Records provided Block Start
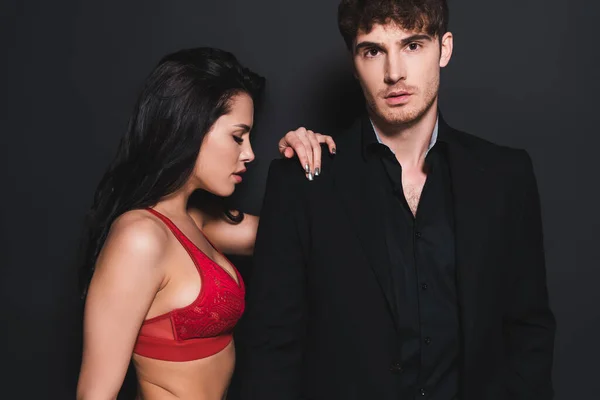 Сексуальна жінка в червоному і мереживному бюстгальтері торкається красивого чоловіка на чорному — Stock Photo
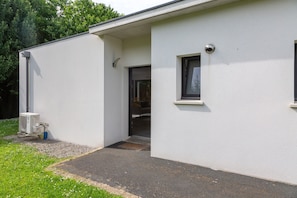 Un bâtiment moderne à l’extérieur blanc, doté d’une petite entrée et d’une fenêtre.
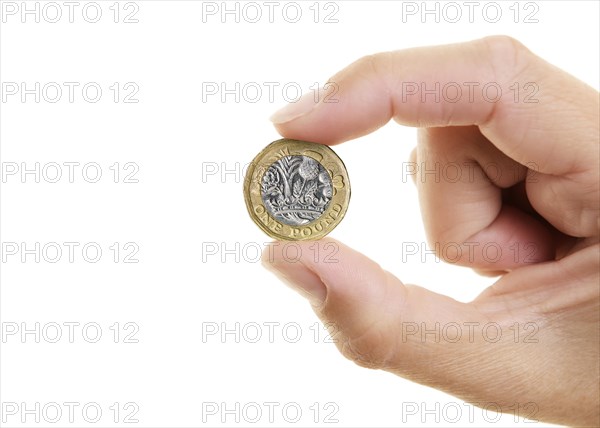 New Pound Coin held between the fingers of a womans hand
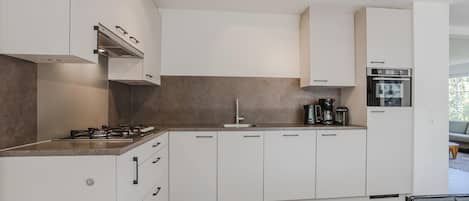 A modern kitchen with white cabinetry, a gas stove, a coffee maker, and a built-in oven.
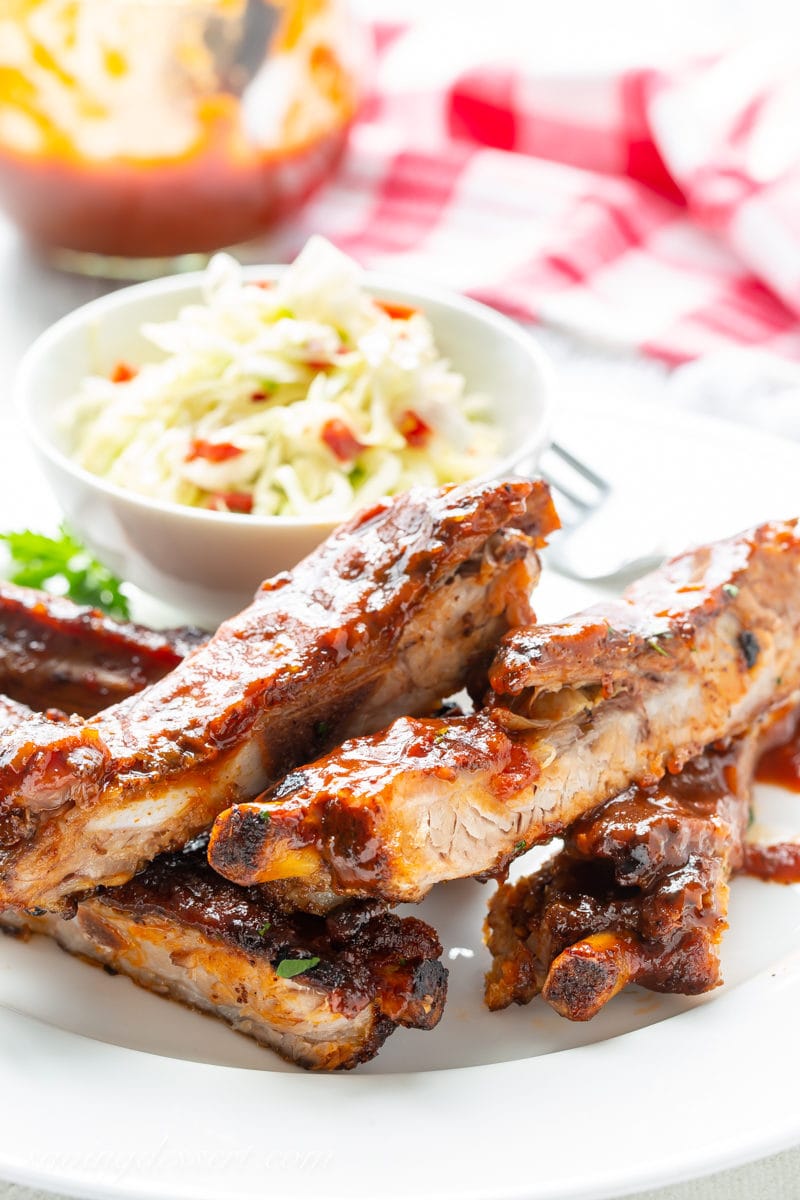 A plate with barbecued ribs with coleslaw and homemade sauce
Records provided Block End
Records provided Block Start
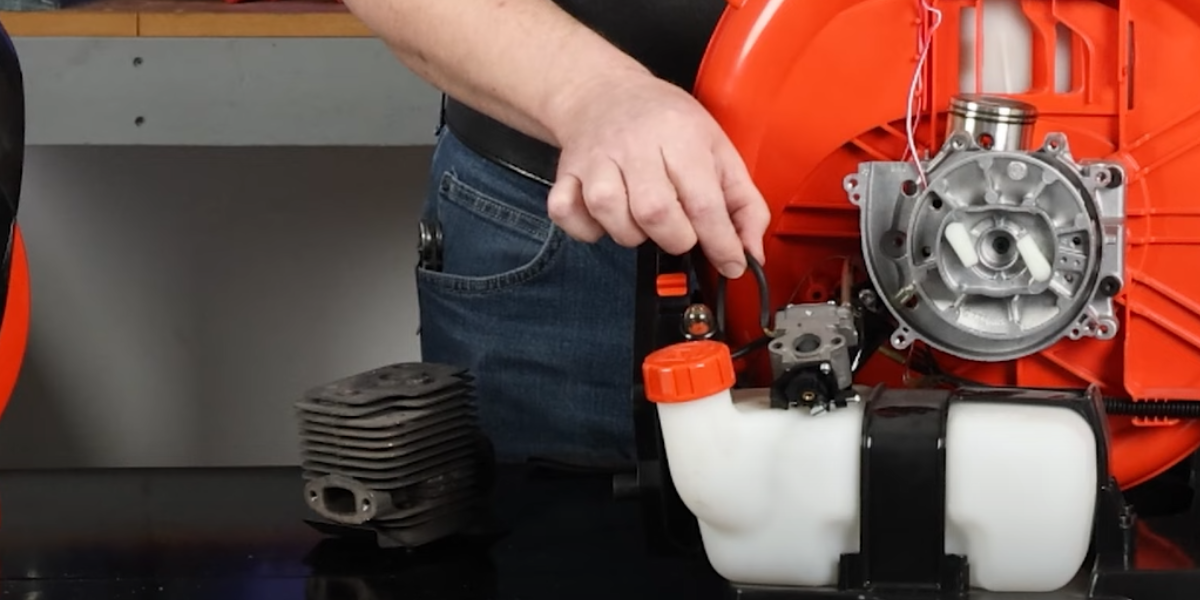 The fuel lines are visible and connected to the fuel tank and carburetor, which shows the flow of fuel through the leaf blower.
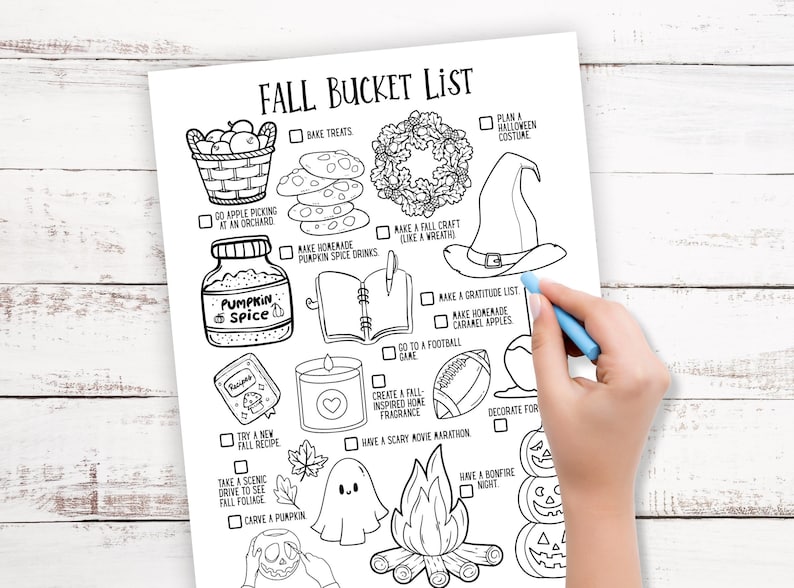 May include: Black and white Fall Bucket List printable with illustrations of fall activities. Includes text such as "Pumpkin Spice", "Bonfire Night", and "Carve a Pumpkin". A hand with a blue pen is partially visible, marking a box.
Records provided Block End
**What you will do**: Please set down, word for word, the listing lines from the line containing "Сексуальна жінка в" through the line containing "New Pound Coin", both of those lines included. Leave the pictures out.

**Problem solution**:
 Сексуальна жінка в червоному і мереживному бюстгальтері торкається красивого чоловіка на чорному — Stock Photo
 Un bâtiment moderne à l’extérieur blanc, doté d’une petite entrée et d’une fenêtre.
 New Pound Coin held between the fingers of a womans hand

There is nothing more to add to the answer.